Dans ce cadre, le Cinemas Club joue un rôle particulièrement structurant. Là où le Festival peut parfois être contraint par des agendas très denses, il offre un espace propice à des échanges plus qualitatifs et accessibles. Il facilite les rencontres, favorise les discussions de fond et permet de créer des liens durables dans un environnement plus fluide. C’est un véritable point d’ancrage au sein de l’effervescence cannoise, qui renforce la portée des interactions professionnelles.
Quelles sont les nouveautés que vous présentez cette année ?
Dans la continuité des évolutions observées sur le marché, nous souhaitons présenter aux exploitants des solutions pleinement orientées vers le confort et la différenciation. La salle Lérins du Cinemas Club illustre parfaitement cette dynamique, avec l’intégration de canapés plus larges et plus généreux que les fauteuils traditionnels. Ce type d’installation, encore récent en France, s’inscrit progressivement dans l’offre premium des salles. Des réalisations comme Frontignan ou le Lincoln en sont de bons exemples, avec des retours très encourageants, tant sur le confort perçu que sur l’identité visuelle apportée.
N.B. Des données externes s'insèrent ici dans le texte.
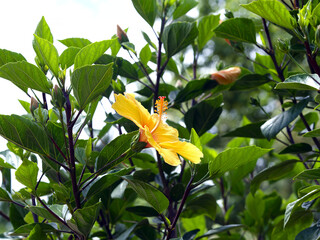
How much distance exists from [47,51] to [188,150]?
0.41m

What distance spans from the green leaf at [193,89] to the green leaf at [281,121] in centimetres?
27

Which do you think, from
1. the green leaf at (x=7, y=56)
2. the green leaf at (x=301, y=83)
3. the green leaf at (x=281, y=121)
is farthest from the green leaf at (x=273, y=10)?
the green leaf at (x=7, y=56)

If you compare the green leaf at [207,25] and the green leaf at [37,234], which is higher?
the green leaf at [207,25]

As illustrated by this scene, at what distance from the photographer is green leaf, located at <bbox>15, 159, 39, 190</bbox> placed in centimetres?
95

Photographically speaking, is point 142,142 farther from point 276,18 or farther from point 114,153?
point 276,18

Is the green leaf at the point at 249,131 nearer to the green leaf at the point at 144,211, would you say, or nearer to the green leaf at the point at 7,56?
the green leaf at the point at 144,211

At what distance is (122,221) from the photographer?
1406mm

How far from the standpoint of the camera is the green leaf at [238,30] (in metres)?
1.29

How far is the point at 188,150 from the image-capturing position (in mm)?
917

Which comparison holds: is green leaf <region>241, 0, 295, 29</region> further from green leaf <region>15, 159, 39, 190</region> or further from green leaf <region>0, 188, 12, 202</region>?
green leaf <region>0, 188, 12, 202</region>

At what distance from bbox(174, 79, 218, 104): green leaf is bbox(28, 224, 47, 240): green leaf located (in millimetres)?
622

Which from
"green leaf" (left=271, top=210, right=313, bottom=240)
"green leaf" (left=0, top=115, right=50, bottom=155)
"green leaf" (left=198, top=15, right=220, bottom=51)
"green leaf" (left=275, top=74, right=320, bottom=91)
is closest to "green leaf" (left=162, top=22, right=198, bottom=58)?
"green leaf" (left=198, top=15, right=220, bottom=51)

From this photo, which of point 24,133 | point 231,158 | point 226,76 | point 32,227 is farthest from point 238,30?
point 32,227

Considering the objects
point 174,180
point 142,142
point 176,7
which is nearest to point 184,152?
point 142,142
Ce modèle nous paraît particulièrement pertinent pour des salles à basse capacité, où l’expérience proposée devient un levier clé d’attractivité. Il permet de redonner de la valeur à ces espaces, parfois moins mis en avant, en proposant une expérience plus qualitative et différenciante.
Par ailleurs, depuis la reprise de Kleslo et la création de KLS VIP, nous avons également pris le virage des fauteuils recliners. Si le marché français aborde encore cette évolution avec mesure, elle est déjà largement adoptée dans d’autres territoires, notamment aux États-Unis, où ces standards sont devenus incontournables. Historiquement, ces innovations traversent l’Atlantique avec quelques années de décalage, et nous sommes déjà prêts à accompagner cette transition le moment venu, avec des solutions maîtrisées et adaptées.
Enfin, nous continuons bien entendu à développer nos gammes de fauteuils relevables et clubs, afin de proposer des alternatives équilibrées. L’objectif reste d’offrir aux exploitants une palette de solutions cohérentes, alliant confort, design et maîtrise des investissements.
Quel est votre meilleur souvenir – racontable – du Festival de Cannes ?
Il est vrai que, de par mon jeune âge, j’ai encore un peu moins de vécu que certains sur le Festival de Cannes, puisque ce n’est que mon deuxième avec KLS VIP. Pourtant, j’ai l’impression d’avoir grandi avec cet événement. Dans ma famille, et notamment avec mon grand-père et mon père, Alain et Ludovic Kloeckner, le Festival a toujours été un moment clé de l’année. Enfant, cela signifiait surtout deux choses : rester à la maison avec ma sœur, gardé par ma mère pendant deux semaines… et constater, non sans une certaine frustration, que la piscine et le jacuzzi de mon grand-père devenaient soudainement inaccessibles de part son absence !
Plus récemment, un souvenir me revient, un peu plus embarrassant mais racontable ! Il y a quelques années, à l’époque où le bateau des exploitants était encore présent pendant le Festival (un projet soutenu par plusieurs fournisseurs, dont Kleslo), j’étais étudiant à Nice et passais régulièrement à Cannes. Un soir, en me promenant sur la Croisette avec une copine, je me suis laissé emporter par l’ambiance et, avec beaucoup d’assurance, je lui ai désigné le bateau en question en lui expliquant que c’était celui de ma famille plus précisément de mon grand-père et que nous pourrions y passer un week-end cet été.
Sur le moment, la démonstration était plutôt convaincante… mais avec le recul, j’ai surtout eu beaucoup de chance qu’elle ne prenne jamais cette invitation au sérieux ! Disons que cela reste un souvenir amusant, qui illustre bien la magie et parfois les petits excès d’imagination que peut susciter le Festival de Cannes.